Raise Your Hands For Kids? 

Since fall 2014, according to the memo, Jason Kander has controlled a Missouri nonprofit corporation called "Raise Your Hands for Kids" (RYH4K). Kander and close accomplices directed this "kids" organization to serve as an advocacy group to promote a ballot initiative in Missouri also called Raise Your Hands for Kids. Kander and Co. collected more than $5 million in corporate and individual contributions -- including more than $2 million from individual Missourians.
What does this mean? The memo explains:
Because RYH4K is, in fact, a "candidate controlled" ballot measure committee (CCBMC) . . . , this allowed U.S. Senate candidate Jason Kander, and accomplices, to treat [RYH4K] as candidate Kander's $5-million political "slush fund," to use as Kander deems best to further his political candidacy and personal ambition . . . .  

This touches on issues that have concerned election experts for years. From The Kander Memo:
By controlling RYH4K, candidate Kander has contrived a scheme to solicit and collect corporate and individual donations . . . for a Missouri "public service" organization. Kander then converts those charitable donations into money used to help him win a U.S. Senate election -- in essence, transforming those charitable . . . donations into political donations. . . . This confirms the worst fears of several nonprofit experts who have, for two decades now, warned that political candidates have increasingly used, abused, and exploited nonprofit and charitable organizations for their own personal and political benefits.

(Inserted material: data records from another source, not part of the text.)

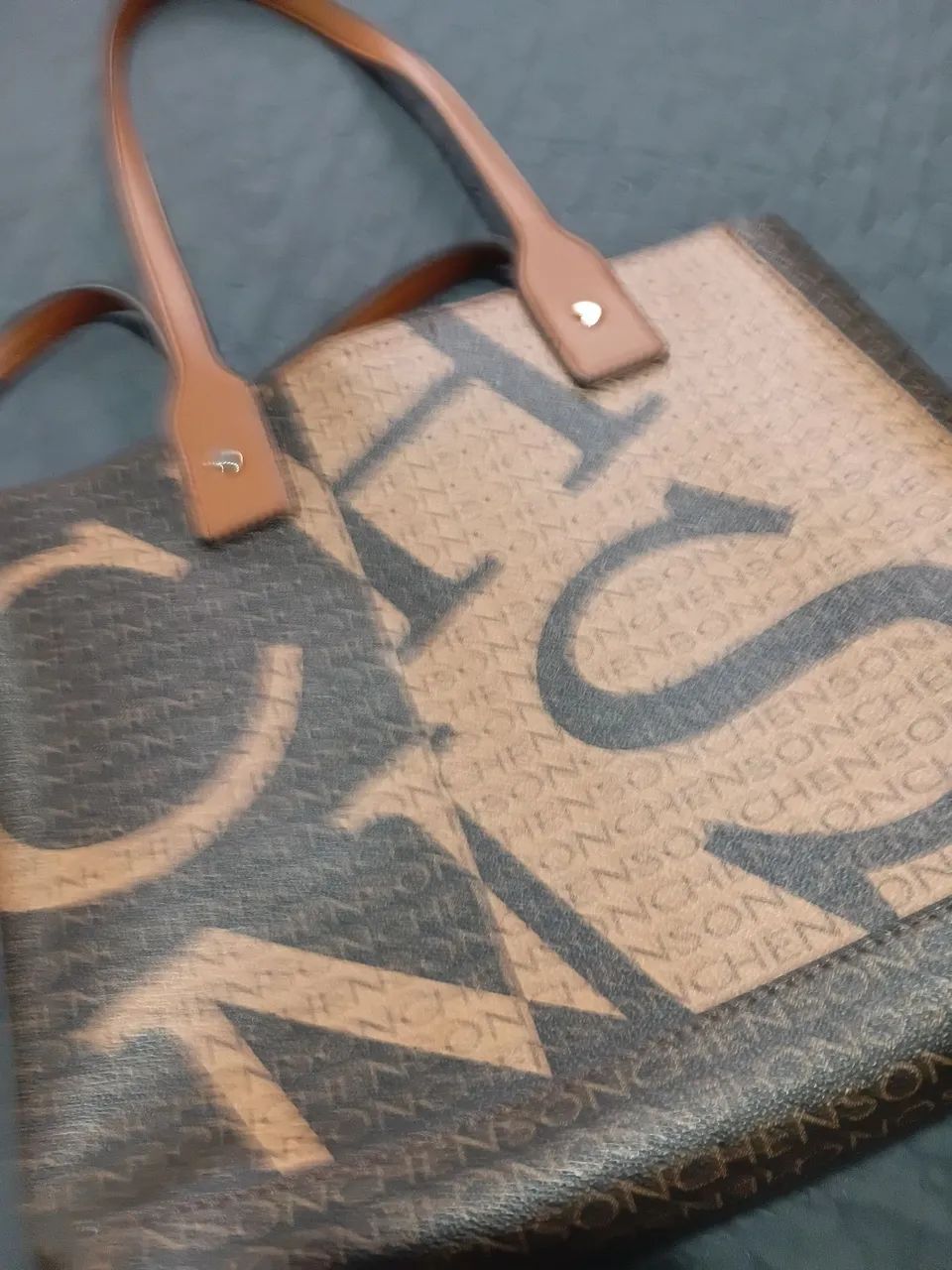 BOLSA CHNS - Foto 2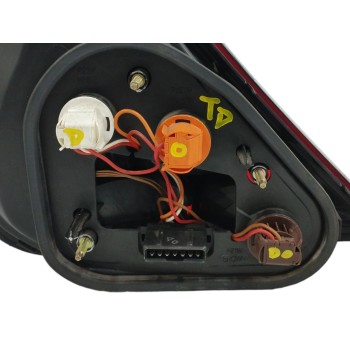 Recambio de piloto trasero derecho para jaguar xj 4.2 v8 32v cat referencia OEM IAM C2C9114  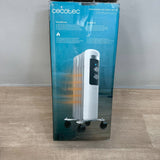Radiador Aceite Cecotec 1000W 5 Módulos - foto 4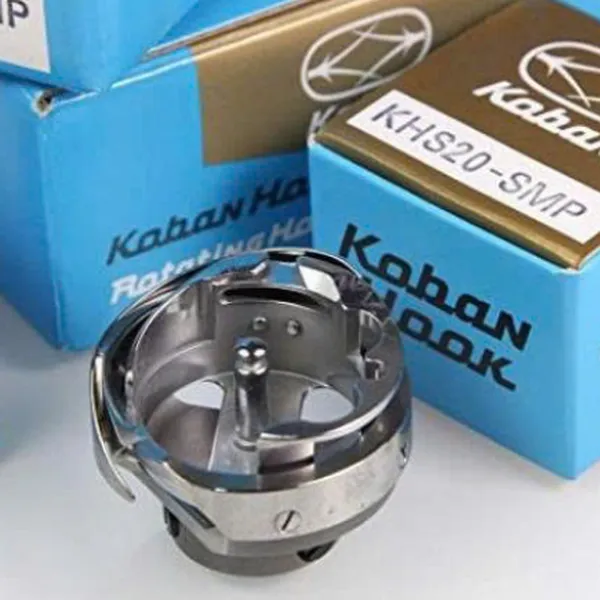 Ổ 1 kim lớn KHS20-SMP Koban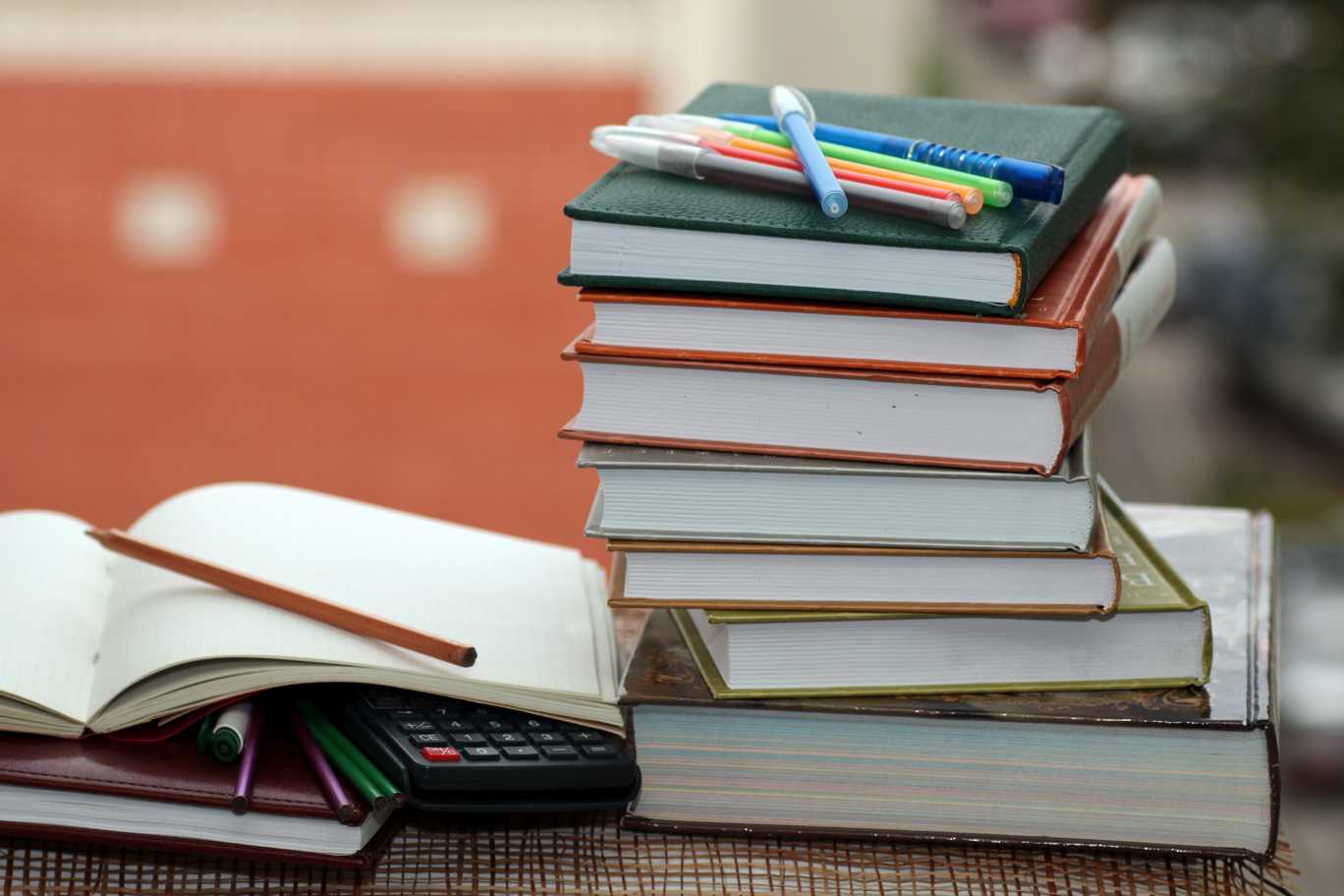 Meer rust en structuur voor effectief leren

What is the potential fallout from this? According to the memo, Kander's actions violate the Federal Election Campaign Act, 52 U.S. Code 30101 But the plot takes even more twists and turns. Authors of The Kander Memo allege that the candidate's associates are funneling donations from RYH4K into another nonprofit called "Alliance for Childhood Education" (ACE), which allegedly is controlled by a Kander ally in Johnson City, Kansas. It appears that RYH4K essentially has become a fund-raising arm of ACE.

Diana Kander
(From bizjournals.com)

That could help turn political affiliation on its head. In this case, it appears that a Democrat is duping Republican donors. But the reverse could be true in other cases. From the memo:
Imagine all those Republicans in Missouri who donated their charitable dollars to RYH4K, only to later find out that their donations were transmorgrified into support for candidate Jason Kander's political campaign and efforts to defeat the Republican candidate for the U.S. Senate.  

The Kander-Blunt race figures to remain in the spotlight right up until election day. But The Kander Memo suggests a darker story, maybe a more important story, is running beneath the surface.